#### Source data ####
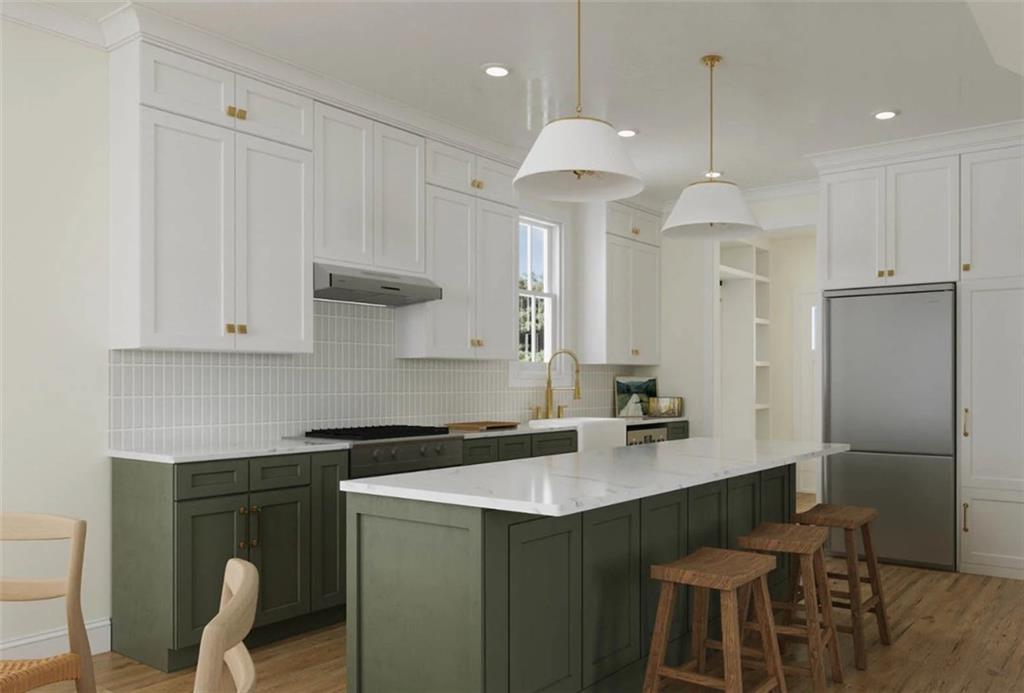 71 Chestatee Road Cleveland, GA 30528 - Photo 10 of 17 a kitchen with stainless steel appliances granite countertop a sink a stove a refrigerator and island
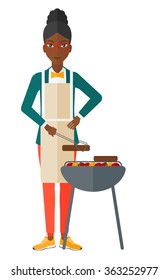 Woman preparing barbecue.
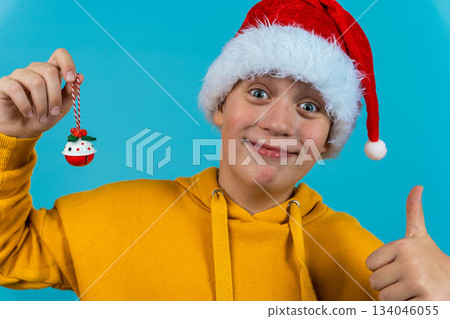 Boy in a yellow hoodie shows a Christmas ornament while wearing a Santa hat Boy in a yellow hoodie shows a Christmas ornament while wearing a Santa hat 134046055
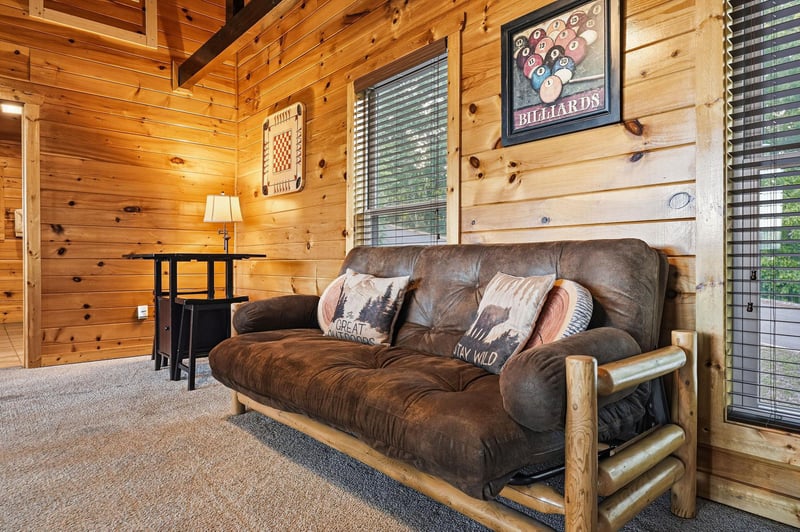 Unwind in this cozy cabin living room, where rustic wood walls and plush seating invite you to kick back and relax after a day of adventure.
####
**Assignment:** Leave the images out. Set down all of the material above exactly.

**Solved problem:**
 71 Chestatee Road Cleveland, GA 30528 - Photo 10 of 17 a kitchen with stainless steel appliances granite countertop a sink a stove a refrigerator and island
 Woman preparing barbecue.
 Boy in a yellow hoodie shows a Christmas ornament while wearing a Santa hat Boy in a yellow hoodie shows a Christmas ornament while wearing a Santa hat 134046055
 Unwind in this cozy cabin living room, where rustic wood walls and plush seating invite you to kick back and relax after a day of adventure.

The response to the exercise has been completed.